Thursday, August 06, 2009

Mafia vs Private health insurance: who is more honest?

If you win a big jackpot at a casino, they pay out.

Heck, if you win a big jackpot in an illegal numbers game, they honor their commitment.

But if you pay health insurers for coverage and need expensive treatment, they try to weasel out of paying up, even if you live in a state where that is illegal.

Ask Jennifer Wittney Horton:

Or Peggy Raddatz:

Insurance company CEOs have confessed to Congress that if you get sick with a condition that is expensive to treat, such as cancer, their computer programs go through your records to see if there's any way they can cancel your coverage.

In contrast, if you don't submit a claim, they do not use their programs to see if they should rescind. They keep your money even though they would refuse to pay off if you got sick.

You're supposed to make the payments; you're not supposed apply for care!

Mike Konczal of the Atlantic magazine has done the math for us:

"It should be fairly clear that the people who do not file insurance claims do not face rescission. The insurance companies will happily deposit their checks. Indeed, even for someone in the 95th percentile, it doesn't make a lot of sense for the insurance company to take the nuclear option of blowing up the policy...

If the top 5% is the absolute largest population for whom rescission would make sense, the probability of having your policy cancelled given that you have filed a claim is fully 10% (0.5% rescission/5.0% of the population). If you take the LA Times estimate that $300mm was saved by abrogating 20,000 policies in California ($15,000/policy), you are somewhere in the 15% zone, depending on the convexity of the top section of population. If, as I suspect, rescission is targeted toward the truly bankrupting cases - the top 1%, the folks with over $35,000 of annual claims who could never be profitable for the carrier - then the probability of having your policy torn up given a massively expensive condition is pushing 50%.

One in two...."

( How Health Care is Like Zombie Insurance, Jul 29 2009, Atlantic magazine)

Roughly half the time that health insurance would have to make a big payout, they find a way to avoid it.

Watch the video. There is no conclusion except that health insurers are less honest than organized crime.

#### Tasks and exercises:
[1] Answer these questions using the blog post on health insurance:
(a) According to the post, what did insurance company CEOs confess to Congress that their computer programs do when someone gets sick with a condition that is expensive to treat?
(b) Which magazine is Mike Konczal with?
(c) How many policies in California does the cited LA Times estimate say were abrogated?
[2] Retype the part of the health insurance post starting with "Heck, if you" and going on through "apply for care!".
Rely only on the text above when answering.

#### Material supplied:
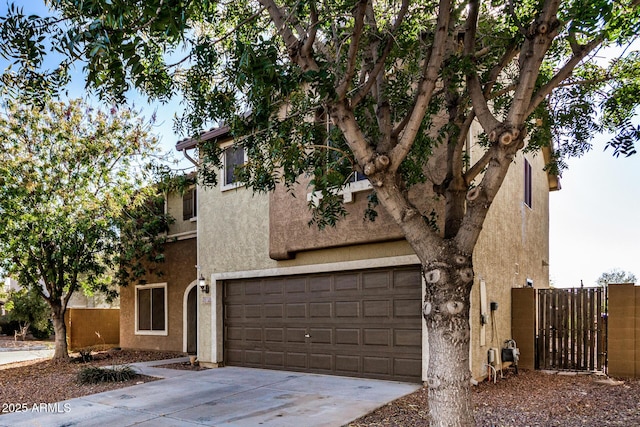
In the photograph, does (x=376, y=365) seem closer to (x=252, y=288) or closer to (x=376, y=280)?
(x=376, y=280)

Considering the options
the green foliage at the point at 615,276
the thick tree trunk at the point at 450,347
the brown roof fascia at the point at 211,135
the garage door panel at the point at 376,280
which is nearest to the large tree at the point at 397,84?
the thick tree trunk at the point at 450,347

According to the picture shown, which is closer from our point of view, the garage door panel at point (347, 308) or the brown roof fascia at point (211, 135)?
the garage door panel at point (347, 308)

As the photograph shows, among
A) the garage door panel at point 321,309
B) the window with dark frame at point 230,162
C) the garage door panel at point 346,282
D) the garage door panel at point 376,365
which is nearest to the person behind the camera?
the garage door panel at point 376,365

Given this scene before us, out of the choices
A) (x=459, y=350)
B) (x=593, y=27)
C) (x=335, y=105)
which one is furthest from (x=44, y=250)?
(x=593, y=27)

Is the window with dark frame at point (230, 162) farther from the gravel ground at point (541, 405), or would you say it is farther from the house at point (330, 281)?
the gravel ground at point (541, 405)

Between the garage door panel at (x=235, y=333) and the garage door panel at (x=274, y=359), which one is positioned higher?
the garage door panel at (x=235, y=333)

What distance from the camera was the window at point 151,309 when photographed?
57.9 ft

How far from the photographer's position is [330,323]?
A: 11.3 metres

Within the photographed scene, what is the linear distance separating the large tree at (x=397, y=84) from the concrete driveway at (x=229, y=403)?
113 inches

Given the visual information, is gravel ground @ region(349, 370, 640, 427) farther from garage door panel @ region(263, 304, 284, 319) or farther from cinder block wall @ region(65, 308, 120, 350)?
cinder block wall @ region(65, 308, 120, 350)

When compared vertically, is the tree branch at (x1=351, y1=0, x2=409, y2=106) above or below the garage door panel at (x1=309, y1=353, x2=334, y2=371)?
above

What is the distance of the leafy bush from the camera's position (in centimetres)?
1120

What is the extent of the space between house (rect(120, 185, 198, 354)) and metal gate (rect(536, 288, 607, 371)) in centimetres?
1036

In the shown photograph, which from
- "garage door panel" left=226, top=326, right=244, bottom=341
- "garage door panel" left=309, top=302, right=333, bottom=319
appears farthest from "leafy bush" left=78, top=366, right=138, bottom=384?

#### Your written answers:
[1]
(a) The programs go through the person's records to see if there is any way to cancel their coverage.
(b) The Atlantic magazine.
(c) 20,000 policies.

[2]
Heck, if you win a big jackpot in an illegal numbers game, they honor their commitment.

But if you pay health insurers for coverage and need expensive treatment, they try to weasel out of paying up, even if you live in a state where that is illegal.

Ask Jennifer Wittney Horton:

Or Peggy Raddatz:

Insurance company CEOs have confessed to Congress that if you get sick with a condition that is expensive to treat, such as cancer, their computer programs go through your records to see if there's any way they can cancel your coverage.

In contrast, if you don't submit a claim, they do not use their programs to see if they should rescind. They keep your money even though they would refuse to pay off if you got sick.

You're supposed to make the payments; you're not supposed apply for care!